■ LISTED RECORDS:
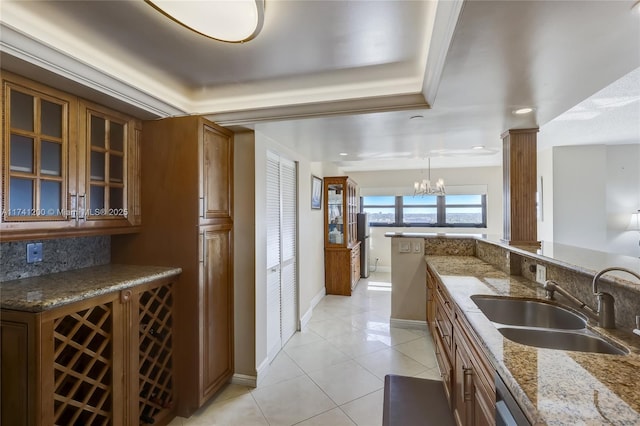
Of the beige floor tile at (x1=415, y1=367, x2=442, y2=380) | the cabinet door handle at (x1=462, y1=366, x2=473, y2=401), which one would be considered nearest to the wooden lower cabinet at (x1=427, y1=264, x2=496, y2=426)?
the cabinet door handle at (x1=462, y1=366, x2=473, y2=401)

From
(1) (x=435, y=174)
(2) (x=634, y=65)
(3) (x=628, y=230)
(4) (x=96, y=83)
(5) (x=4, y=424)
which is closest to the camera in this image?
(5) (x=4, y=424)

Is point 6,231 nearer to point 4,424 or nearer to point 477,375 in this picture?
point 4,424

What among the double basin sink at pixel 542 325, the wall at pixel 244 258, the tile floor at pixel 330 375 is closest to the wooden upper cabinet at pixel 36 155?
the wall at pixel 244 258

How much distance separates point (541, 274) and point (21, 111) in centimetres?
336

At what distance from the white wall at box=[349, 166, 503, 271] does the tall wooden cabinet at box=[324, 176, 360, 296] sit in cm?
218

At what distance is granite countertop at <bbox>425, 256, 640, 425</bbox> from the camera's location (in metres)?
0.76

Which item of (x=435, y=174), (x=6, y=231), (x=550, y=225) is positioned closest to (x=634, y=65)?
(x=6, y=231)

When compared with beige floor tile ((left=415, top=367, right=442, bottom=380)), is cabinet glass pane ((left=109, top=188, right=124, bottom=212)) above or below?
above

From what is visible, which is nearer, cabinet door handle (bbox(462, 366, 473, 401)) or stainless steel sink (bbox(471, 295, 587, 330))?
cabinet door handle (bbox(462, 366, 473, 401))

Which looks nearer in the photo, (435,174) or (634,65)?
(634,65)

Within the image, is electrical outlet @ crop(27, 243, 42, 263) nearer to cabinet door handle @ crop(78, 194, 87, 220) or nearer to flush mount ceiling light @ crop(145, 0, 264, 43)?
cabinet door handle @ crop(78, 194, 87, 220)

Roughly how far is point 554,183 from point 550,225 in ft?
2.21

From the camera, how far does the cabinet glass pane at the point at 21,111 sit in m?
1.46

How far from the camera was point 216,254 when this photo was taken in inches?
91.0
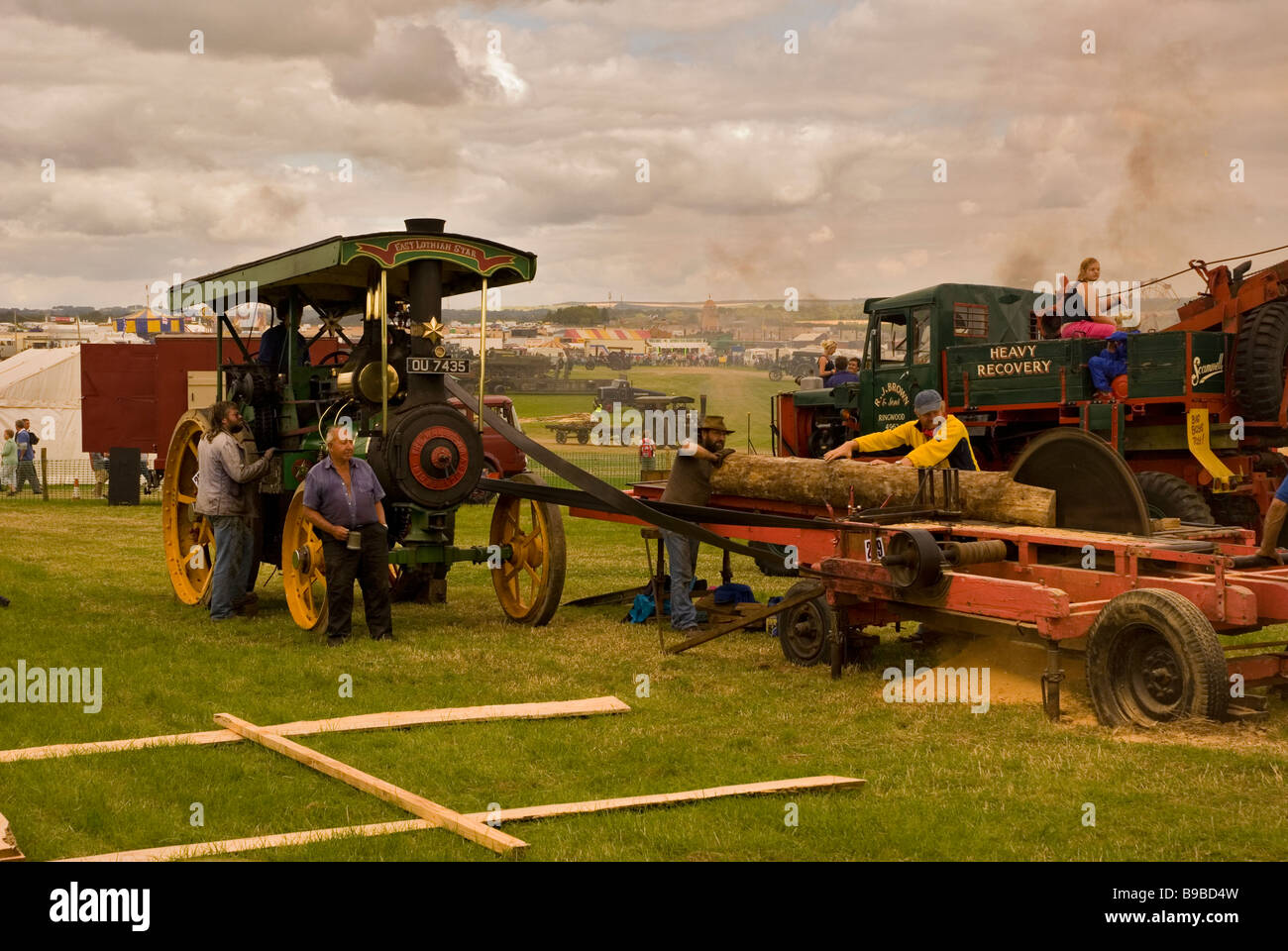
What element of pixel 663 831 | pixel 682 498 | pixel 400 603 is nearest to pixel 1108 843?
pixel 663 831

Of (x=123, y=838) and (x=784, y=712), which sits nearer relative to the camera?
(x=123, y=838)

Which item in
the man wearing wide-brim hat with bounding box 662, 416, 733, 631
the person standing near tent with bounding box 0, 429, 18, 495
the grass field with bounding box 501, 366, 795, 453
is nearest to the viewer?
the man wearing wide-brim hat with bounding box 662, 416, 733, 631

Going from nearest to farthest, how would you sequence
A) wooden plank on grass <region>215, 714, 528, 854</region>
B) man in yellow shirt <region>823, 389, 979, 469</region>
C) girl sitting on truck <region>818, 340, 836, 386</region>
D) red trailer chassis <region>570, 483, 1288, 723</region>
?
wooden plank on grass <region>215, 714, 528, 854</region> → red trailer chassis <region>570, 483, 1288, 723</region> → man in yellow shirt <region>823, 389, 979, 469</region> → girl sitting on truck <region>818, 340, 836, 386</region>

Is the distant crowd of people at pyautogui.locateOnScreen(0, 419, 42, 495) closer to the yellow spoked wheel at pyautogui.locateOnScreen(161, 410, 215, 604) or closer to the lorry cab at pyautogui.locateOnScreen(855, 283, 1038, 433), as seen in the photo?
the yellow spoked wheel at pyautogui.locateOnScreen(161, 410, 215, 604)

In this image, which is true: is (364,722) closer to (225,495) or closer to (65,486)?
(225,495)

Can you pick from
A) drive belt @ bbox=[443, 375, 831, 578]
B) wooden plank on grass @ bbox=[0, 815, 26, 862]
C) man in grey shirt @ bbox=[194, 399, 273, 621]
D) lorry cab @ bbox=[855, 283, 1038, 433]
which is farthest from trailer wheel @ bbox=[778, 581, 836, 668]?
lorry cab @ bbox=[855, 283, 1038, 433]

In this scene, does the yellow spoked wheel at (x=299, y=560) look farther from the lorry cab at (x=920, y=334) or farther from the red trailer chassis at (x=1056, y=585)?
the lorry cab at (x=920, y=334)

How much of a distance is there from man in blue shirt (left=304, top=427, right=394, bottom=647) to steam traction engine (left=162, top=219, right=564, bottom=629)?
0.37 m

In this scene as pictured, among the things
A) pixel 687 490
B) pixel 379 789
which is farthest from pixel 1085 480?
pixel 379 789

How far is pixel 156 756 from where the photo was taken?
7414 millimetres

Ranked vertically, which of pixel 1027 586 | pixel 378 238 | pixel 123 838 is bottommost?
pixel 123 838

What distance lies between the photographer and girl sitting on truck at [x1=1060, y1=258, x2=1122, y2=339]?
601 inches

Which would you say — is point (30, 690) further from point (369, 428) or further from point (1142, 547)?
point (1142, 547)

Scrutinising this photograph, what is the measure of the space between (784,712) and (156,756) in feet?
11.8
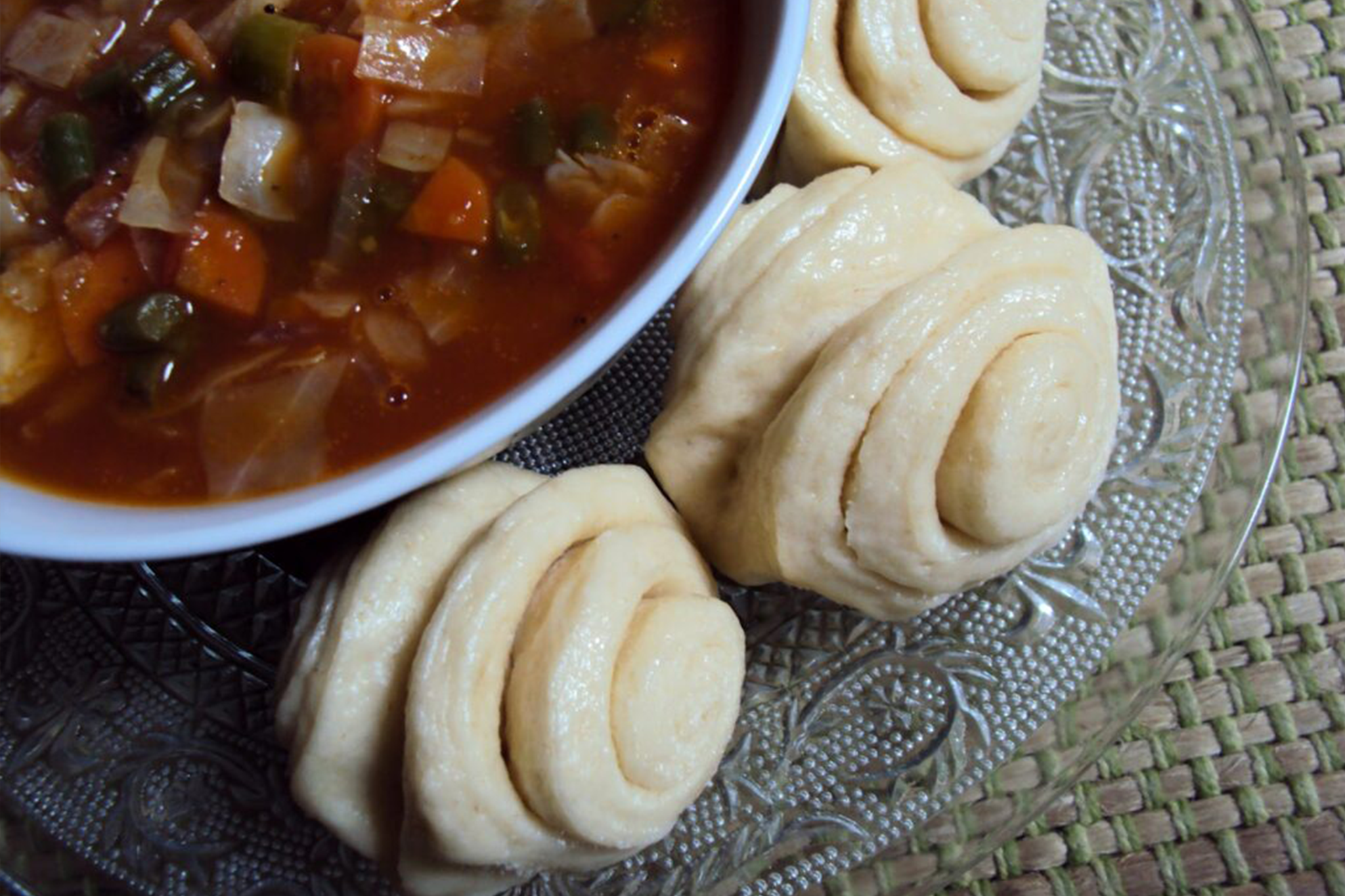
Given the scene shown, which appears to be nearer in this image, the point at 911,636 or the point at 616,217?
the point at 616,217

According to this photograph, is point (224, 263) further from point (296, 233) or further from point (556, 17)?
point (556, 17)

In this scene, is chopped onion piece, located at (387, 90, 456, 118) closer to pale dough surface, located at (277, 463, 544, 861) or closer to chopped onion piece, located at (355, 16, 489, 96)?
chopped onion piece, located at (355, 16, 489, 96)

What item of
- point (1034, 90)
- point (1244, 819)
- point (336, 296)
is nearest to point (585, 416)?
point (336, 296)

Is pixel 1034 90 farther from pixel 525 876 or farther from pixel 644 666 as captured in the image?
pixel 525 876

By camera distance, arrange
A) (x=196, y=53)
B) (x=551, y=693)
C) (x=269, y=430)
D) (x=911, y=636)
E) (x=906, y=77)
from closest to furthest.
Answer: (x=551, y=693)
(x=269, y=430)
(x=196, y=53)
(x=906, y=77)
(x=911, y=636)

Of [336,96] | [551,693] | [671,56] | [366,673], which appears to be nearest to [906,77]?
[671,56]
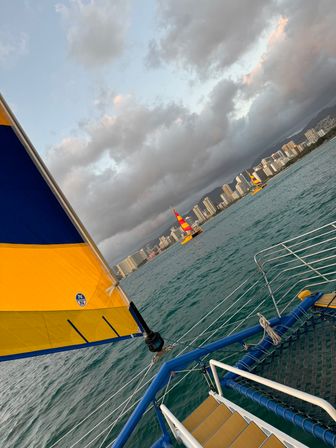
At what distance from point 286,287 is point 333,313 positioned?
7.78 m

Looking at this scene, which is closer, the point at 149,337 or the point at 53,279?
the point at 53,279

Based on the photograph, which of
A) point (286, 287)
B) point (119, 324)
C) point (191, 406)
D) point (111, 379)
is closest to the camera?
point (119, 324)

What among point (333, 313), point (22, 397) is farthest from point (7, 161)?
point (22, 397)

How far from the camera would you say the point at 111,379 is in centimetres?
1487

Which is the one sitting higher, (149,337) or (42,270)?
(42,270)

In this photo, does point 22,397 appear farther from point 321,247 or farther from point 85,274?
point 321,247

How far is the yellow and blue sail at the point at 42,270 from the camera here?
358cm

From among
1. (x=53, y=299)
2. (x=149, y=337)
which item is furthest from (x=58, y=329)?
(x=149, y=337)

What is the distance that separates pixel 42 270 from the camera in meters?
4.02

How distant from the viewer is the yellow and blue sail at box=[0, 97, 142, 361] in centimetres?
358

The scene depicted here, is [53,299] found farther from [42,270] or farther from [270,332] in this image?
[270,332]

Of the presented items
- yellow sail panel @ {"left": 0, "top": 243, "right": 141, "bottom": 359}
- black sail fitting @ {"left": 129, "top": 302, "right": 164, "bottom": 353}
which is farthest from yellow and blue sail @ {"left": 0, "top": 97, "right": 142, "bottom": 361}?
black sail fitting @ {"left": 129, "top": 302, "right": 164, "bottom": 353}

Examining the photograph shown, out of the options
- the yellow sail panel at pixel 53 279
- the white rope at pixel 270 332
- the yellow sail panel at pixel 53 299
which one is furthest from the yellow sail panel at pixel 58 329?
the white rope at pixel 270 332

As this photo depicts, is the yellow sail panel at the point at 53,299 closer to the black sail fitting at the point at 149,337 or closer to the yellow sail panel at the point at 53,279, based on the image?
the yellow sail panel at the point at 53,279
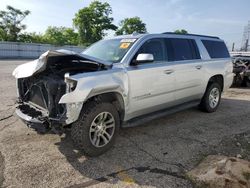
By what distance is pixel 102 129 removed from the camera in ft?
13.6

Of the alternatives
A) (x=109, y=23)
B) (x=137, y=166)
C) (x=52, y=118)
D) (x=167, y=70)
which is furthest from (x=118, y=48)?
(x=109, y=23)

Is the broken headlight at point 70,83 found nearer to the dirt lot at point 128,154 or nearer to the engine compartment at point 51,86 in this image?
the engine compartment at point 51,86

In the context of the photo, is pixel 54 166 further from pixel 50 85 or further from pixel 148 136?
pixel 148 136

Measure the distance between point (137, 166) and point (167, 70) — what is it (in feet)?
6.98

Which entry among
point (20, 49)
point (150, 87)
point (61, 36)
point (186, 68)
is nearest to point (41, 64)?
point (150, 87)

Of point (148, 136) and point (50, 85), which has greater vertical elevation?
point (50, 85)

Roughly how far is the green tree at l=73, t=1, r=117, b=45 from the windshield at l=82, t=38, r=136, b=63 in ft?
163

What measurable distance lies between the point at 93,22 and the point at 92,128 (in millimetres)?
53676

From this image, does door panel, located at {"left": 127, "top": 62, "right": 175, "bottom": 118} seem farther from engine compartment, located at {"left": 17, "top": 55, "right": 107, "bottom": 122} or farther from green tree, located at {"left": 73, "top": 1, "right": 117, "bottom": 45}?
green tree, located at {"left": 73, "top": 1, "right": 117, "bottom": 45}

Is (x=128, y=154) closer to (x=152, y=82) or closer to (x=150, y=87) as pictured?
(x=150, y=87)

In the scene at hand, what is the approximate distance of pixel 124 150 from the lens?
441 cm

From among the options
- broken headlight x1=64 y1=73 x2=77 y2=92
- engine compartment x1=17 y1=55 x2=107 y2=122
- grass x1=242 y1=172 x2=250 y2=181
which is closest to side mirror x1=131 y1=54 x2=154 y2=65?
engine compartment x1=17 y1=55 x2=107 y2=122

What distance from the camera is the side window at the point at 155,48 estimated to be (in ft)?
16.1

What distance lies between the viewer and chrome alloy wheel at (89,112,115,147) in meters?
4.04
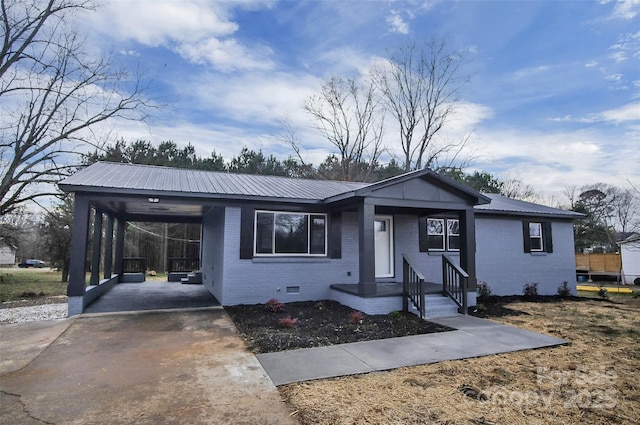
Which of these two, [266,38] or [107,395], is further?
[266,38]

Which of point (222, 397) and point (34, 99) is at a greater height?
point (34, 99)

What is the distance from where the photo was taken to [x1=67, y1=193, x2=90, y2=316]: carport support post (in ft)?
24.9

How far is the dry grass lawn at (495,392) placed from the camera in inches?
128

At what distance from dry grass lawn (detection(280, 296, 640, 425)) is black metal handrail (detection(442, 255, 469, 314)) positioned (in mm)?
2632

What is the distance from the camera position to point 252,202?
9047 mm

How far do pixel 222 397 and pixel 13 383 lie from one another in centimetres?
253

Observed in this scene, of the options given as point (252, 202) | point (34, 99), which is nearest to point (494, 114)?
point (252, 202)

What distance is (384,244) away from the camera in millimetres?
10484

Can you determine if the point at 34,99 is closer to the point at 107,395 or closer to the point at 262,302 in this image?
the point at 262,302

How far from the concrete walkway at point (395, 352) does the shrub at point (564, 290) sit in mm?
7328

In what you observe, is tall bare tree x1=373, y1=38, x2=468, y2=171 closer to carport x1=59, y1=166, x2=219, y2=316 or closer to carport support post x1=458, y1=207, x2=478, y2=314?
carport support post x1=458, y1=207, x2=478, y2=314

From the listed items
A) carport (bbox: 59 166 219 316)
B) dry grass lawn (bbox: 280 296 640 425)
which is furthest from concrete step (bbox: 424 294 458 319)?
carport (bbox: 59 166 219 316)

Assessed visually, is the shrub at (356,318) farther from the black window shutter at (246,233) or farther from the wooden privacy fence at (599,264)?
the wooden privacy fence at (599,264)

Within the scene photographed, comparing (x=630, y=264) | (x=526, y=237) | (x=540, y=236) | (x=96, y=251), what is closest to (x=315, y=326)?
(x=96, y=251)
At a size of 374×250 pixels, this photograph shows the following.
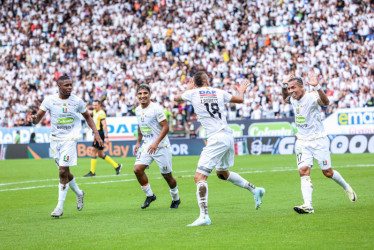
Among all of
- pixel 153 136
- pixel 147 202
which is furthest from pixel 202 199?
pixel 153 136

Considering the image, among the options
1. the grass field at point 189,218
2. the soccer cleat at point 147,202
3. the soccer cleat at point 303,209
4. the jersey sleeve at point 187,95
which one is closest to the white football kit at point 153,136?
the soccer cleat at point 147,202

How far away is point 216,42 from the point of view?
4056cm

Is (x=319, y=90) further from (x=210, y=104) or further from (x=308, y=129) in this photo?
(x=210, y=104)

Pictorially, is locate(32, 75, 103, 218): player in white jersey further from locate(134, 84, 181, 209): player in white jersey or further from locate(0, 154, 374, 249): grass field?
locate(134, 84, 181, 209): player in white jersey

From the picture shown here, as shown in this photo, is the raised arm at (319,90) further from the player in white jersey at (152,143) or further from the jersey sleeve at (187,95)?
the player in white jersey at (152,143)

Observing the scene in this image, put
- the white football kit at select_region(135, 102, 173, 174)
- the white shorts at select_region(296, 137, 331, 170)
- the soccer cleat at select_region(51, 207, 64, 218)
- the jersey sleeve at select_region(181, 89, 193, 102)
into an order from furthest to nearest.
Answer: the white football kit at select_region(135, 102, 173, 174) → the soccer cleat at select_region(51, 207, 64, 218) → the white shorts at select_region(296, 137, 331, 170) → the jersey sleeve at select_region(181, 89, 193, 102)

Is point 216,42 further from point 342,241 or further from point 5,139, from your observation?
point 342,241

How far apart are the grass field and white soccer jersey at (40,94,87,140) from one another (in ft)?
5.12

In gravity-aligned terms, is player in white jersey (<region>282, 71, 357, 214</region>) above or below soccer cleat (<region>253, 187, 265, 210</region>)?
above

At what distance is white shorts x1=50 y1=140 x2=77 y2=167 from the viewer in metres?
11.9

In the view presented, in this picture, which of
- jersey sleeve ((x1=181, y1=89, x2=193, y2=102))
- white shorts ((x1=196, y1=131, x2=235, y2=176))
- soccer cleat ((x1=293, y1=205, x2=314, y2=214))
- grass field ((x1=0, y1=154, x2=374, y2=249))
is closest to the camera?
grass field ((x1=0, y1=154, x2=374, y2=249))

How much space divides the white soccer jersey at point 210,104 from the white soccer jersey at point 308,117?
167cm

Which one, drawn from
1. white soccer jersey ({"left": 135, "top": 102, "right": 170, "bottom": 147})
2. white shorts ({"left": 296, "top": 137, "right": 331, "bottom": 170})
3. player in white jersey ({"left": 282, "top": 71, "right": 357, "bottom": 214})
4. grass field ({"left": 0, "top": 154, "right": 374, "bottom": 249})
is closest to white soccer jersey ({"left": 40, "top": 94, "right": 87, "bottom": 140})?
white soccer jersey ({"left": 135, "top": 102, "right": 170, "bottom": 147})

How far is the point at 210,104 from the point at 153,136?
2.82 meters
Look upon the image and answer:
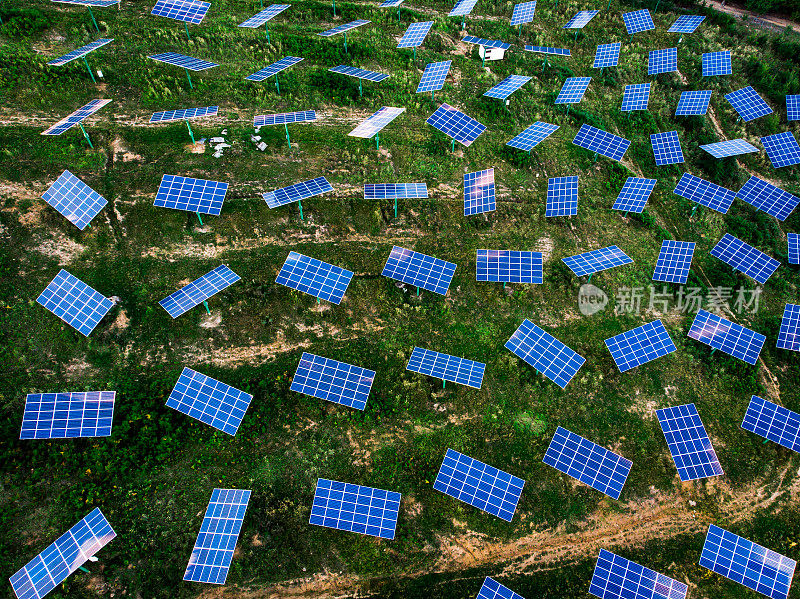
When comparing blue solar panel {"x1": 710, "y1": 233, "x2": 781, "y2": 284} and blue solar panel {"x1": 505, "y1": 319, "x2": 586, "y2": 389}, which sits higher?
blue solar panel {"x1": 710, "y1": 233, "x2": 781, "y2": 284}

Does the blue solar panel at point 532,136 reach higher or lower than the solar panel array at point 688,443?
higher

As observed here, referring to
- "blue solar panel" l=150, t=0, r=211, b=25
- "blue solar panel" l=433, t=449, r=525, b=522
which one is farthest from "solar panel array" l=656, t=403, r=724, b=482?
"blue solar panel" l=150, t=0, r=211, b=25

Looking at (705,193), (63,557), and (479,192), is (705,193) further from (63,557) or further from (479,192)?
(63,557)

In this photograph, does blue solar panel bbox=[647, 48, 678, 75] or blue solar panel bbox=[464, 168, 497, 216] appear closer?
blue solar panel bbox=[464, 168, 497, 216]

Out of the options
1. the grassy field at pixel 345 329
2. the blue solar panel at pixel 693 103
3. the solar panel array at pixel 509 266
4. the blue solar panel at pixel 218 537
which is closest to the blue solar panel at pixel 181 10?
the grassy field at pixel 345 329

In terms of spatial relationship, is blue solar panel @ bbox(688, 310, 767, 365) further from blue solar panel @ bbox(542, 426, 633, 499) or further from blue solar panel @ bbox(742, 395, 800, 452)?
blue solar panel @ bbox(542, 426, 633, 499)

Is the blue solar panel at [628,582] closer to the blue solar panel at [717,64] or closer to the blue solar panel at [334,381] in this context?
the blue solar panel at [334,381]
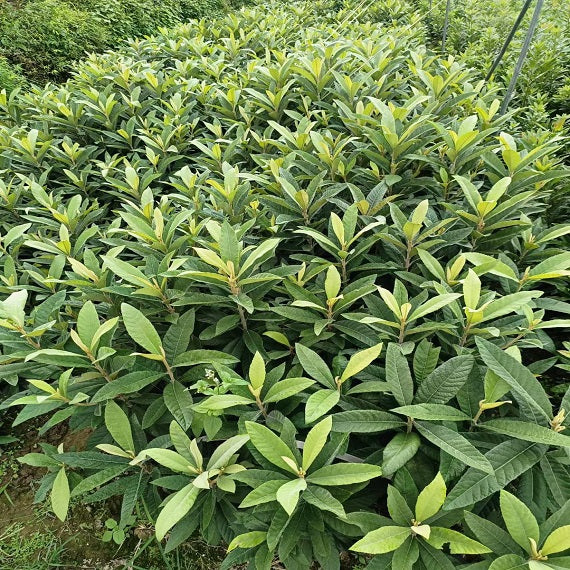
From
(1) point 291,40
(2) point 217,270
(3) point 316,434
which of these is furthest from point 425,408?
(1) point 291,40

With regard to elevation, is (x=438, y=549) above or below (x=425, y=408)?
below

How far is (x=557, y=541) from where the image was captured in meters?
0.90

■ INSTRUCTIONS TO FOLLOW:
Locate the line containing "In terms of" in the records above, then output it and every line after it through the last, excluding pictures.

■ FINAL RESULT:
In terms of spatial relationship, is blue solar panel @ bbox(688, 310, 767, 365) further from blue solar panel @ bbox(542, 426, 633, 499) or further from blue solar panel @ bbox(742, 395, 800, 452)?
blue solar panel @ bbox(542, 426, 633, 499)

Is the blue solar panel at [628,582] closer to the blue solar panel at [717,64] or closer to the blue solar panel at [334,381] in this context?
the blue solar panel at [334,381]
From
(1) point 291,40
(2) point 217,270
(3) point 316,434
which of these is furthest from point 425,408?
(1) point 291,40

With regard to elevation, is (x=438, y=549) above or below (x=425, y=408)?
below

How far is (x=557, y=541) from where the image was captured in meters?
0.90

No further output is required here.